I understand that not all attendees will spend nearly all of their spare time like I did learning System Center and participating in these Community driven programs but I honestly have to say that at MMS 2012, if I was running late for a particular session (it was in Vegas right..), that the decision to just give the session a miss and download it later was made easier due to the fact that I had either seen most of the stuff already or that the session was geared towards Level 100 audiences.

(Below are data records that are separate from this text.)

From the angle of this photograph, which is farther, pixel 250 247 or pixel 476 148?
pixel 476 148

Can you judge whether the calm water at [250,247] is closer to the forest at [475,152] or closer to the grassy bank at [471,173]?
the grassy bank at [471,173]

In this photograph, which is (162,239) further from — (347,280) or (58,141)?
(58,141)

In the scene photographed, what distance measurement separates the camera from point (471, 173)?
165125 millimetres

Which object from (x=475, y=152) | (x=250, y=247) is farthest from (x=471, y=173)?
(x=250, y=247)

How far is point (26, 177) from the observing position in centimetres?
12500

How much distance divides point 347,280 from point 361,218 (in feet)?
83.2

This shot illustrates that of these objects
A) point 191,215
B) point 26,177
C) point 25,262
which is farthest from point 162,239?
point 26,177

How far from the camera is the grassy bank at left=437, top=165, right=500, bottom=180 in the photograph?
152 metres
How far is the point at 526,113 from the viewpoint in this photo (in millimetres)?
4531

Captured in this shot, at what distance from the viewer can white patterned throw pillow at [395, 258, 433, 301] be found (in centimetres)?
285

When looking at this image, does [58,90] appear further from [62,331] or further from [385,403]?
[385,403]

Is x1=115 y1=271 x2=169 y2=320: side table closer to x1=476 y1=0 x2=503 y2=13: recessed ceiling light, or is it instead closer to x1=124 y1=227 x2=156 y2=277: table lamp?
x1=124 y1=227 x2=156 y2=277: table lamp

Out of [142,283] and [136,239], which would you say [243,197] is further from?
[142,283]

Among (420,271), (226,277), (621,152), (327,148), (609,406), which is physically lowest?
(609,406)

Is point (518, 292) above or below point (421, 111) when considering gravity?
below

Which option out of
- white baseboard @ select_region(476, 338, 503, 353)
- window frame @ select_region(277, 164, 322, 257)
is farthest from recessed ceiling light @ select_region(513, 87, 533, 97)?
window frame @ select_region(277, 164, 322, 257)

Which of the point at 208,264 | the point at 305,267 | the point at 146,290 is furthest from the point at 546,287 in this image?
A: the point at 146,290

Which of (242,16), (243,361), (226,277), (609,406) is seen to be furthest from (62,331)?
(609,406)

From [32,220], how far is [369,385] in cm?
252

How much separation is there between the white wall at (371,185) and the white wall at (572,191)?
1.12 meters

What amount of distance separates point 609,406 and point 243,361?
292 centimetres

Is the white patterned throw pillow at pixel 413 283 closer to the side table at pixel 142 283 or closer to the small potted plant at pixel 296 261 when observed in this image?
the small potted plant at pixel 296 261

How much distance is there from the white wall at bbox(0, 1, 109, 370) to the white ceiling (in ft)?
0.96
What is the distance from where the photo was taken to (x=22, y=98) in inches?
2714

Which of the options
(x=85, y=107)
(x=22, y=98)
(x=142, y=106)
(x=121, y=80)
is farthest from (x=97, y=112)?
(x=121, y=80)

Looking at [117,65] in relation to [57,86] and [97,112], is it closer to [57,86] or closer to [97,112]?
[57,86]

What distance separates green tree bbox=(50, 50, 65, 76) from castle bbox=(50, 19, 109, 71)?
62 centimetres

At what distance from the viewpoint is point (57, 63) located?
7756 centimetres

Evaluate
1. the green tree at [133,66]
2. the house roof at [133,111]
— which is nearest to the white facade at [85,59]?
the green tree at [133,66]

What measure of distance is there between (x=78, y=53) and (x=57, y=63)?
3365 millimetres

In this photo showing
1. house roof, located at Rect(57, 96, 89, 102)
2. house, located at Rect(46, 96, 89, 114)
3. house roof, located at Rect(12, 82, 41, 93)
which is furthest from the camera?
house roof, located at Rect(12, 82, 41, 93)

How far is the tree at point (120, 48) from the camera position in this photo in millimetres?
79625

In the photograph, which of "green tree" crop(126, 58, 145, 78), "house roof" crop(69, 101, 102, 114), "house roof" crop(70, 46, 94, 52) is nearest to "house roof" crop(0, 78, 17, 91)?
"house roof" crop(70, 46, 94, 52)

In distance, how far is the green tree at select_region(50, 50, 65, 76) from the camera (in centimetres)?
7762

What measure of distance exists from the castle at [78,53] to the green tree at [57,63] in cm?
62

The fact that this year was the launch of System Center 2012 probably played a big part in the sessions that were delivered as Microsoft needed to ensure that everyone had a good understanding and overview of the products and Level 100 and Level 200 sessions are the best way to do that.

Speaking with Rod Trent and Flemming Riis last night, we all agreed that now is the time to get the right level of content and deep-dive sessions that we want presented by simply filling in the Content Survey form. If you are filling out the survey today or in the next few days (it doesn't take longer than 3 minutes), then one of the most important questions to ensure you complete is the last one about the 'General Event Questions' shown below

MMS previous attendees (alumni) should pay particular attention to this section and ensure that you use it as the forum to get your requests and points across about what you don't want to see and also what you would really love to see.

Don't be afraid to full up this section with as much suggestions as you can think of and if Microsoft get enough people suggesting the same thing, then they will definitely listen and add it to the content for next year.

So, what are you waiting for - start filling it out!